## Extrait du texte:
-=-=-

Mélenchon nie la responsabilité de la France dans la rafle du Vél' d'Hiv
Par Alexandre Lantier
31 juillet 2017
La décision répugnante du chef de La France insoumise (LFI), Jean-Luc Mélenchon, de nier la responsabilité de la France dans la déportation des Juifs vers les camps de la mort pendant l'Occupation est un avertissement politique. Le mouvement d'opposition à Macron qu'il veut lancer, alliant LFI aux associations et aux appareils syndicaux, serait nationaliste et hostile à la vérité historique et à la classe ouvrière.
L'election de Macron marque sans aucun doute une nouvelle étape de la lutte des classes. Comme en Grèce, la bourgeoise travaille avec l'Union européenne (UE) pour détruire les acquis sociaux et démocratiques issus des luttes du 20e siècle. En militarisant l'Europe, en pérennisant l'état d'urgence, et en détruisant uniláteralement la législation du travail par ordonnances, Macron tente d'installer un régime ouvertement autoritaire et anti-ouvrier. Mélenchon lui-même dit que Macron vise à répudier les acquis de la Libération et des grèves générales de 1936 et 1968.
Cette offensive provoquera une large opposition parmi les travailleurs en France et à travers l'Europe. Mais pour développer une vraie lutte révolutionnaire contre le capitalisme, l'austérité et la guerre, et unifier les luttes ouvrières en France et à l'international, il faut rejeter l'optique de Mélenchon. Il ressemble de plus en plus son allié grec, Alexis Tsipras, le chef du gouvernement austéritaire qui repose sur l'alliance entre Syriza (la « Coalition de la gauche radicale ») et les Grecs indépendants, d'extrême-droite. Mélenchon critique l'UE d'un point de vue pro-impérialiste et populiste, compatible avec la droite nationaliste. Ceci ne produira que des désastres.
Dans une note sur son blog intitulé « Ça ne s'invente pas », Mélenchon s'en prend à Macron pour avoir évoqué la responsabilité de la France dans la rafle du Vél' d'Hiv lors d'une réunion avec le premier ministre israélien, Benyamin Nétanyahou, le 16 juillet à Paris. Selon Mélenchon, « dire que la France, en tant que peuple, en tant que nation est responsable de ce crime c’est admettre une définition essentialiste de notre pays totalement inacceptable. »

-=-=-

## Données sources:
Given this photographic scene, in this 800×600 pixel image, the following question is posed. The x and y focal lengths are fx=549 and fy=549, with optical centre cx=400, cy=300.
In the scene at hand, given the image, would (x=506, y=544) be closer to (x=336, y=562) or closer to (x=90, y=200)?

-=-=-

## Consignes de l'exercice:
- A) Selon l'article sur Mélenchon, à quelle date Macron a-t-il rencontré Benyamin Nétanyahou à Paris ?
- B) Recopiez le passage de l'article sur Mélenchon compris entre « L'election de Macron » et « 1936 et 1968. », bornes incluses.
- C) Résumez l'article sur Mélenchon en deux phrases.

## En réponse:
- A) Le 16 juillet.

- B)
L'election de Macron marque sans aucun doute une nouvelle étape de la lutte des classes. Comme en Grèce, la bourgeoise travaille avec l'Union européenne (UE) pour détruire les acquis sociaux et démocratiques issus des luttes du 20e siècle. En militarisant l'Europe, en pérennisant l'état d'urgence, et en détruisant uniláteralement la législation du travail par ordonnances, Macron tente d'installer un régime ouvertement autoritaire et anti-ouvrier. Mélenchon lui-même dit que Macron vise à répudier les acquis de la Libération et des grèves générales de 1936 et 1968.

- C) Le chef de La France insoumise, Jean-Luc Mélenchon, nie la responsabilité de la France dans la déportation des Juifs sous l'Occupation, décision qualifiée d'avertissement politique sur le caractère nationaliste du mouvement d'opposition à Macron qu'il veut lancer. Alors que Macron tente d'installer un régime autoritaire et anti-ouvrier, la critique pro-impérialiste et populiste de l'UE portée par Mélenchon, qui a reproché à Macron d'avoir évoqué la responsabilité de la France dans la rafle du Vél' d'Hiv, ne produira que des désastres.